Broadcasting 'from outside': Inuvialuktun language show returns to the air

Last Thursday, it was –19 C in Edmonton and –26 in Inuvik, N.W.T. Either way, it was cold and CBC Radio's Dodie Malegana was using that fact for a lesson in how to speak Inuvialuktun, the endangered languages of Canada's North.

"Ah-lah-uppah. It's cold. Kick-cow-rook. It's cold," Dodie Malegana said over the airwaves on Thursday, giving the proper pronounciation for alappaa and qiqaur̂uq.

Malegana and CBC Radio One have revived Tusaavik, the Inuvialuktun language program that started in 1982.

The program went on hiatus in 2017 when she moved from Whitehorse to Edmonton to work on another job with an audio Indigenous archiving project.

As the show's host, Malegana, who grew up in Aklavik, a small N.W.T hamlet southwest of Inuvik, speaks in the Indigenous language to offer listeners interviews, music, announcements, weather, news and archival tape from elders.

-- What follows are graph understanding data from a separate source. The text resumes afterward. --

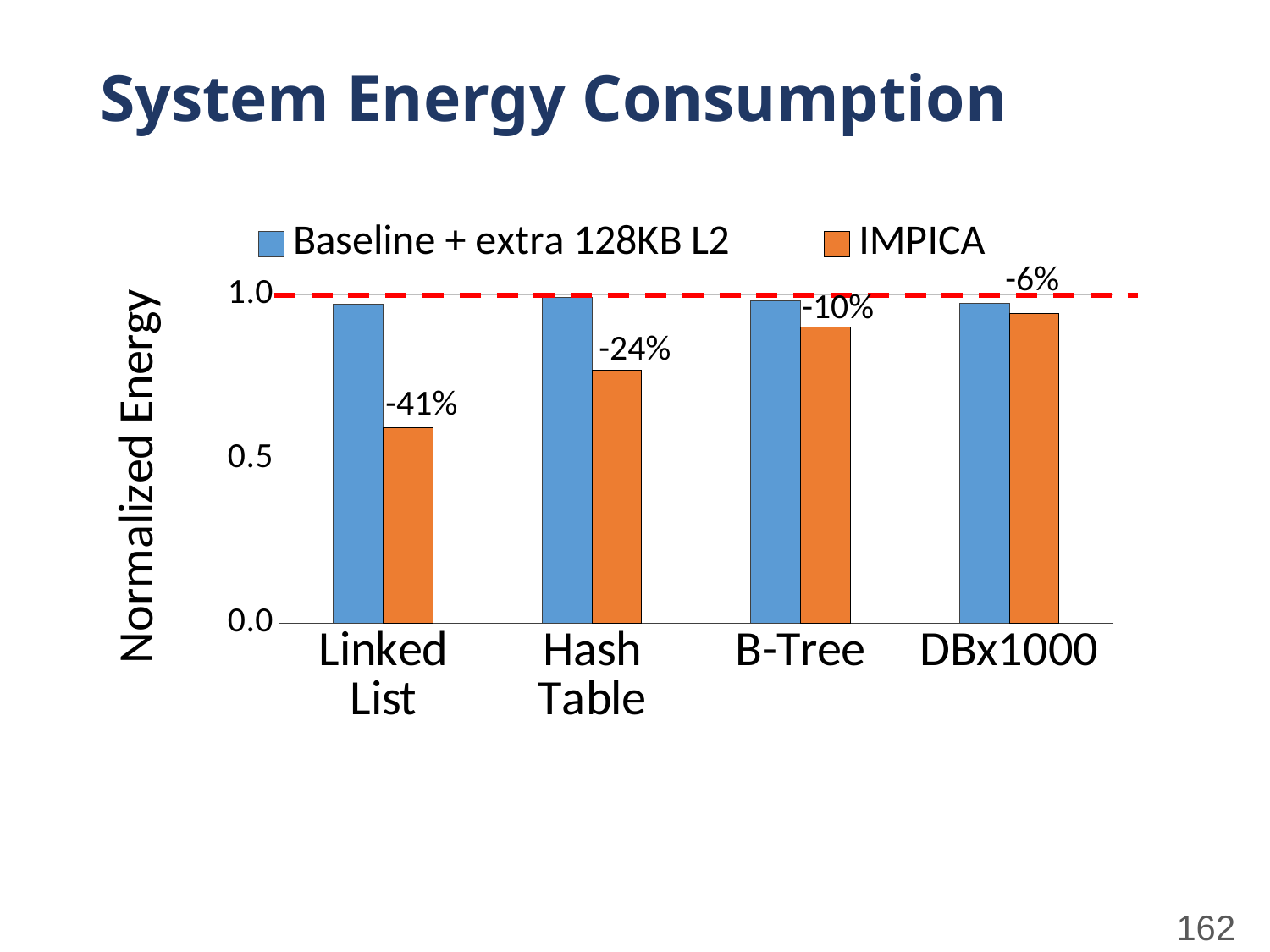
What percentage reduction is labeled above the IMPICA bar for B-Tree? -10% Is the IMPICA value for Hash Table greater or less than 0.5? greater What percentage reduction is labeled above the IMPICA bar for DBx1000? -6% What percentage reduction is labeled above the IMPICA bar for Linked List? -41% How many series does the legend list? 2 Which category has the lowest IMPICA normalized energy? Linked List How many categories are shown on the x axis? 4 For Linked List, which is larger: the Baseline + extra 128KB L2 bar or the IMPICA bar? Baseline + extra 128KB L2 What is the label of the y axis? Normalized Energy What kind of chart is shown on the slide? bar chart What percentage reduction is labeled above the IMPICA bar for Hash Table? -24% Which category has the highest IMPICA normalized energy? DBx1000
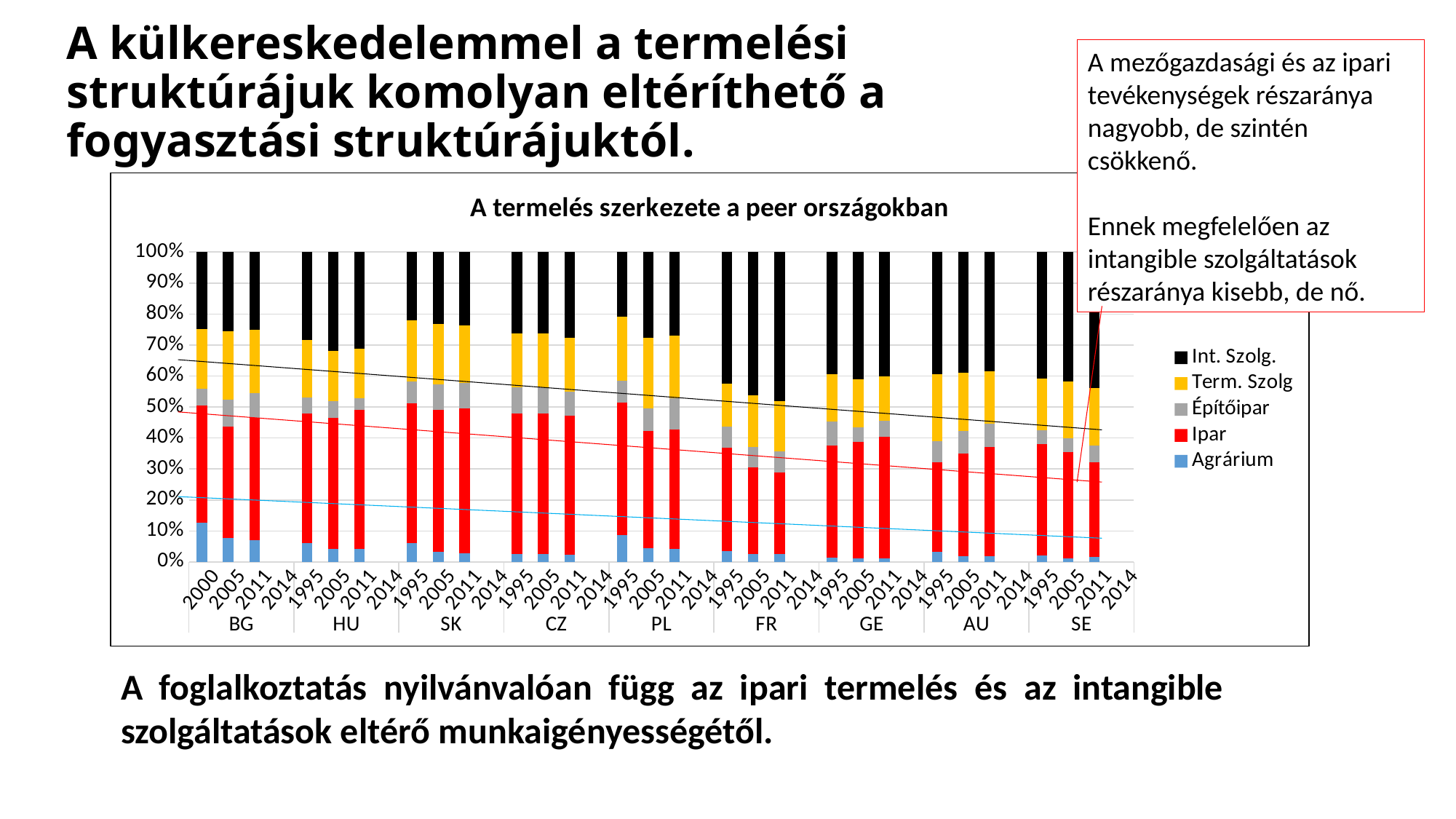
Is the Agrárium share for PL in 1995 greater or less than 10%? less Is the Agrárium share for GE in 2005 greater or less than 10%? less Does the Ipar share for FR rise or fall from 1995 to 2011? fall What kind of chart is shown on the slide? stacked bar chart Which colour represents the Ipar series in the chart? red Is the Agrárium share for BG in 2000 greater or less than 10%? greater How many series does the chart legend list? 5 Which bar in the chart has the highest Agrárium share? BG 2000 Which bar has the larger Agrárium share: BG 2000 or HU 1995? BG 2000 Which bar has the larger Ipar share: SK 1995 or FR 2011? SK 1995 What is the title of the chart? A termelés szerkezete a peer országokban How many country groups are shown on the x axis of the chart? 9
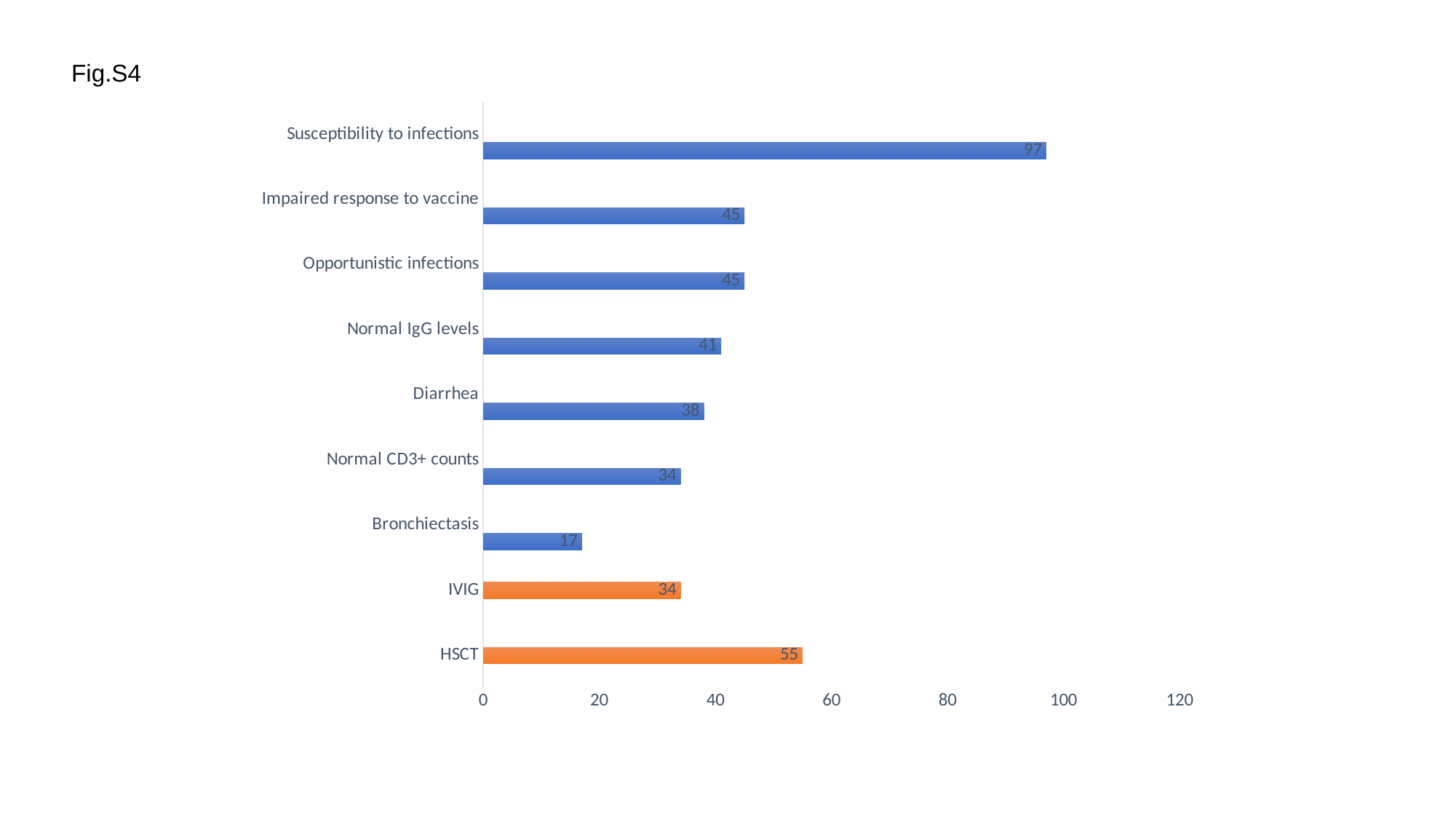
Which categories are shown with orange bars? IVIG and HSCT What kind of chart is shown on the slide? bar chart Which category has the lowest value? Bronchiectasis What is the value for Bronchiectasis? 17 What is the value for HSCT? 55 Which category has the highest value? Susceptibility to infections Is the value for Impaired response to vaccine greater or less than 40? greater What is the value for Normal IgG levels? 41 Which is larger, the value for Diarrhea or the value for Normal CD3+ counts? Diarrhea What is the difference between the values for Susceptibility to infections and HSCT? 42 What is the value for Susceptibility to infections? 97 How many categories are shown in the chart? 9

But there is one key change. Malegana now is broadcasting from CBC's studios in Edmonton — or, as her listeners would call it "from outside."

Ariel Fournier
Ariel Fournier

"It's the nervousness of starting all over again," said Malegana, calling the return to the airways "nerve-wracking but exciting."

But she quickly warmed up to returning to the program playing upbeat songs like "Have Some Tea" by Inuit musicians Uniaqtut.

Malegana said she created simplified snippets of language lessons when she reintroduced the program because she felt it was important to teach more fans of the show the language.

"I often have listeners that don't understand the language but they enjoy it," she said.

Currently, around 20 per cent of Inuvialuit are fluent in the Indigeneous language of Inuvialuktun.

It's a welcome return for many who have counted on the program for announcements and to hear a familiar language on the radio ever since CBC began offering Indigenous language programming in the 1970s.

Malegana said and she's continuing to look for people who speak the language to join her on the show.

"Tusaavik means to hear and a place to hear," she said.

The one-hour program airs weekdays at 3 p.m. MT, broadcasting to communities in Nunavut and in Beaufort Delta communities in the Northwest Territories and Nunavut.